**Quoted passage:**
%%
# Air bleed carburetor



## gbritnell (Apr 13, 2011)

Gentlemen,
Kel wanted to use a more reliable carb on his newest engine. In his thread he explained the issues he was having with the current one and an idea for using another. A couple of the members including myself suggested using an airbleed type carb both for it's ease of operation and simplicity of build. I posted a PDF file on his build thread but for those who might have missed it I also posted it in the files upload section. 
This is the carb I use on my OHV 4 cylinder engine. This size can be used on higher rpm engines up to 1.00 bore. (not hit and miss) It can also be scaled down for use with smaller engines. The air bleed size is not overly critical as the opening is controlled by just moving a screw across the port. 
George


----------



## PhillyVa (Apr 13, 2011)

That's very good of you George.....Thanks :bow:

Philly


----------



## ozzie46 (Apr 13, 2011)

Thank you very very Much George.  :bow: :bow: :bow:

 Ron


----------



## awJCKDup (Apr 13, 2011)
%%
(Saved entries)
%%
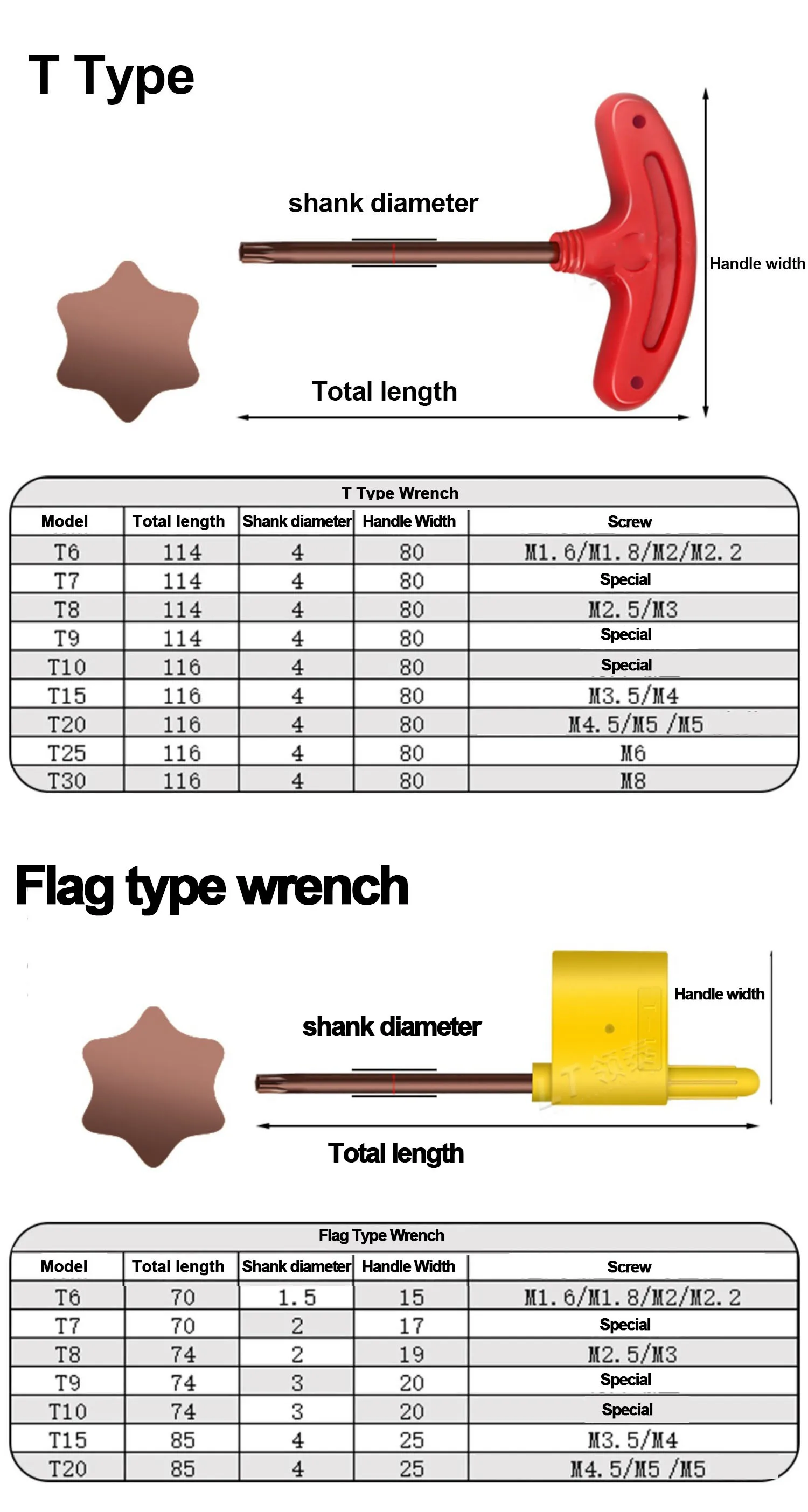 T Type

shank diameter

Handle width

Total length

T Type Wrench

| Model | Total length | Shank diameter | Handle Width | Screw |
|---|---|---|---|---|
| T6 | 114 | 4 | 80 | M1.6/M1.8/M2/M2.2 |
| T7 | 114 | 4 | 80 | Special |
| T8 | 114 | 4 | 80 | M2.5/M3 |
| T9 | 114 | 4 | 80 | Special |
| T10 | 116 | 4 | 80 | Special |
| T15 | 116 | 4 | 80 | M3.5/M4 |
| T20 | 116 | 4 | 80 | M4.5/M5 /M5 |
| T25 | 116 | 4 | 80 | M6 |
| T30 | 116 | 4 | 80 | M8 |

Flag type wrench

Handle width

shank diameter

Total length

Flag Type Wrench

| Model | Total length | Shank diameter | Handle Width | Screw |
|---|---|---|---|---|
| T6 | 70 | 1.5 | 15 | M1.6/M1.8/M2/M2.2 |
| T7 | 70 | 2 | 17 | Special |
| T8 | 74 | 2 | 19 | M2.5/M3 |
| T9 | 74 | 3 | 20 | Special |
| T10 | 74 | 3 | 20 | Special |
| T15 | 85 | 4 | 25 | M3.5/M4 |
| T20 | 85 | 4 | 25 | M4.5/M5 /M5 |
%%
**Required work:**
1. In the air bleed carburetor thread, which engine does George say he uses this carb on?
2. Resume the air bleed carburetor thread from where it stops.
The data above is separate material and not part of the carburetor thread.

**Responses for each task:**
1. His OHV 4 cylinder engine.

2.
Hi George, When you say the carb can be scaled down, is that linear? If you have a .5 inch cylinder, just make the carb airhorn/venturi 50% smaller? I think I've finally got it in my head that smaller is better, I just don't grasp all the scaling.

Thanks
John


----------



## gbritnell (Apr 13, 2011)

Hi John,
Yes to scale it down say by half you could take all the dimensions and multiply by .50. The problem with that is the screws won't scale by half, necessarily. You are right in saying small is better. The slower the engine runs the more air velocity is needed for the best vacuum signal so therefore the smaller the venturi needs to be. The venturi on this carb would seem to be a little large for my 4 cylinder engine and it could probably be made smaller but it runs quite well with it so I never experimented to see how small I could go. I would venture to say that anywhere from .175-.220 diameter should work just fine for an engine with a bore of .750-1.00. 
George


----------



## awJCKDup (Apr 13, 2011)

Thanks George
John


----------



## kcmillin (Jul 27, 2011)

FWIW I figure I would post an update for those who want to scale this carb.

I have a 3/8" Bore 1/2" Stroke 4 Cylinder. I scaled the carb down 1/4 of the drawings. I ended up tweaking the dimensions. The barrel has a .067" hole and I have had good luck with this combo, the adjustment screws are all 0-80.

Thanks Again for uploading the Original Drawings George.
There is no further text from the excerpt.